(Rows from a collection)
+---+
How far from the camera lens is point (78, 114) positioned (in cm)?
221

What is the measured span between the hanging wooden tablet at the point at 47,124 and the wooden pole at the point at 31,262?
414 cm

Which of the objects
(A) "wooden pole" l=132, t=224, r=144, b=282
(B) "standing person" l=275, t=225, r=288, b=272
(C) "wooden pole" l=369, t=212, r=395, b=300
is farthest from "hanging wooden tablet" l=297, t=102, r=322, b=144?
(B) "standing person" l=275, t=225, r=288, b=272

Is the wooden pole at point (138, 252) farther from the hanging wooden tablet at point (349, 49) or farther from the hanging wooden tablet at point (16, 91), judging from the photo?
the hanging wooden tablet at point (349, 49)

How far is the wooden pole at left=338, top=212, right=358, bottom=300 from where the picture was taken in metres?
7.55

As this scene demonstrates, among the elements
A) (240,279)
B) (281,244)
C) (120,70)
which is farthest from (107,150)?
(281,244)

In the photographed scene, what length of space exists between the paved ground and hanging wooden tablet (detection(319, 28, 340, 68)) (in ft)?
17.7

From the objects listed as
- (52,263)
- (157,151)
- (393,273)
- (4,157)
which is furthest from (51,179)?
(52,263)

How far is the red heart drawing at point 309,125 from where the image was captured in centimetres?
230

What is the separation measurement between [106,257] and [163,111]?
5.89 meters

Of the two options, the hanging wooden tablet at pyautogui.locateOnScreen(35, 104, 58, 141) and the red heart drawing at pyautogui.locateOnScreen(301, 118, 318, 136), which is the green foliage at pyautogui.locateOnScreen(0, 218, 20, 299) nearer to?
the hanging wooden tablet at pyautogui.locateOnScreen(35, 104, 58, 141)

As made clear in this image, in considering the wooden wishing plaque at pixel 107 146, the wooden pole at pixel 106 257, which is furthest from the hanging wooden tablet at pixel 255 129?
+---+
▸ **Task goal**
Reproduce the rows above word for word, beginning with the line that contains "From the objects listed as" and running through the last of the rows, both ends included.

▸ **Solution to the problem**
From the objects listed as
- (52,263)
- (157,151)
- (393,273)
- (4,157)
which is furthest from (51,179)?
(52,263)

How far is the red heart drawing at point 309,125 from where the image was captured in centimetres?
230

What is the separation measurement between [106,257] and [163,111]?
5.89 meters

Of the two options, the hanging wooden tablet at pyautogui.locateOnScreen(35, 104, 58, 141) and the red heart drawing at pyautogui.locateOnScreen(301, 118, 318, 136), which is the green foliage at pyautogui.locateOnScreen(0, 218, 20, 299) nearer to?
the hanging wooden tablet at pyautogui.locateOnScreen(35, 104, 58, 141)

As made clear in this image, in considering the wooden wishing plaque at pixel 107 146, the wooden pole at pixel 106 257, which is furthest from the hanging wooden tablet at pixel 255 129?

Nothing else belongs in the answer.